_Data shown_.
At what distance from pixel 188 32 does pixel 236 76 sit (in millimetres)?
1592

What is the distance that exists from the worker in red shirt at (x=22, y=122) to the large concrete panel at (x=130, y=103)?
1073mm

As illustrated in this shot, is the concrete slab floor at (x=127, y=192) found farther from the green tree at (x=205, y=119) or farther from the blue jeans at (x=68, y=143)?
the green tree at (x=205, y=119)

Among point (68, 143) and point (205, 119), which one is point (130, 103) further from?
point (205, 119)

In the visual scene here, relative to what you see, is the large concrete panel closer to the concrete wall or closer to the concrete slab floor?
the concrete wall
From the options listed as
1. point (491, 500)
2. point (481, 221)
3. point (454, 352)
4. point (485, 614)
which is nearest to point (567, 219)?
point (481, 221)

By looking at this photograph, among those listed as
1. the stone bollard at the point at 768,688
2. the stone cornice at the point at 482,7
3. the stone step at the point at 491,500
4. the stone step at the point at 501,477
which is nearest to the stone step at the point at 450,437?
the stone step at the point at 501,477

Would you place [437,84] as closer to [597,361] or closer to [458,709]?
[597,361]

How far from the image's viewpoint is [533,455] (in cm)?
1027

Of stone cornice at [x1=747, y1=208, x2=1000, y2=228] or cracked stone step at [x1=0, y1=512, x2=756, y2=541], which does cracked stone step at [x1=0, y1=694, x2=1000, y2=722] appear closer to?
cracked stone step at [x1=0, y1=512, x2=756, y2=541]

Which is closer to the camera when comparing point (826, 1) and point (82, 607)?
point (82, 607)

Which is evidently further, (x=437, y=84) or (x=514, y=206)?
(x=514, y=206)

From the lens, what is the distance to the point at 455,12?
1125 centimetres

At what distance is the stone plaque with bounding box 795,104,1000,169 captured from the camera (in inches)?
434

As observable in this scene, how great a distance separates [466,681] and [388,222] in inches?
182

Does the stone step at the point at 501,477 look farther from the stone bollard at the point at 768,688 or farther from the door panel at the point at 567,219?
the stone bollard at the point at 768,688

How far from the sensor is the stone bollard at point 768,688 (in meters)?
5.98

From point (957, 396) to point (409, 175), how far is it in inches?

_What is needed_.
Print out every entry, keeping each one exact.

_Complete response_.
At what distance from pixel 188 32 does pixel 236 76 sit (in millimetres)?
1592

What is the distance that exists from the worker in red shirt at (x=22, y=122) to the large concrete panel at (x=130, y=103)?
1073mm

As illustrated in this shot, is the concrete slab floor at (x=127, y=192) found farther from the green tree at (x=205, y=119) or farther from the blue jeans at (x=68, y=143)?
the green tree at (x=205, y=119)

Among point (68, 143) and point (205, 119), which one is point (130, 103) further from?
point (205, 119)

In the visual scene here, relative to what you see, is the large concrete panel closer to the concrete wall or closer to the concrete slab floor?
the concrete wall
From the options listed as
1. point (491, 500)
2. point (481, 221)
3. point (454, 352)
4. point (485, 614)
which is nearest to point (567, 219)?
point (481, 221)

By looking at this photograph, among those listed as
1. the stone bollard at the point at 768,688
2. the stone cornice at the point at 482,7
3. the stone step at the point at 491,500
4. the stone step at the point at 501,477
which is nearest to the stone step at the point at 450,437?
the stone step at the point at 501,477

Would you place [437,84] as closer to [597,361] or closer to [458,709]?
[597,361]

How far from the image's viewpoint is [533,455] (in cm)?
1027

Of stone cornice at [x1=747, y1=208, x2=1000, y2=228] or cracked stone step at [x1=0, y1=512, x2=756, y2=541], which does cracked stone step at [x1=0, y1=694, x2=1000, y2=722] appear closer to?
cracked stone step at [x1=0, y1=512, x2=756, y2=541]

Which is closer to the camera when comparing point (826, 1) and point (82, 607)?
point (82, 607)

Which is evidently further, (x=437, y=84) or (x=514, y=206)?
(x=514, y=206)

From the lens, what is the distance to the point at 455,12?
1125 centimetres

At what distance is the stone plaque with bounding box 795,104,1000,169 captured from the camera (in inches)?
434

As observable in this scene, how great a distance separates [466,681] and [388,222] in inches?
182

Does the stone step at the point at 501,477 look farther from the stone bollard at the point at 768,688 or farther from the door panel at the point at 567,219?
the stone bollard at the point at 768,688

How far from the sensor is the stone bollard at point 768,688 (in meters)?
5.98

From point (957, 396) to point (409, 175), how far is it in inches?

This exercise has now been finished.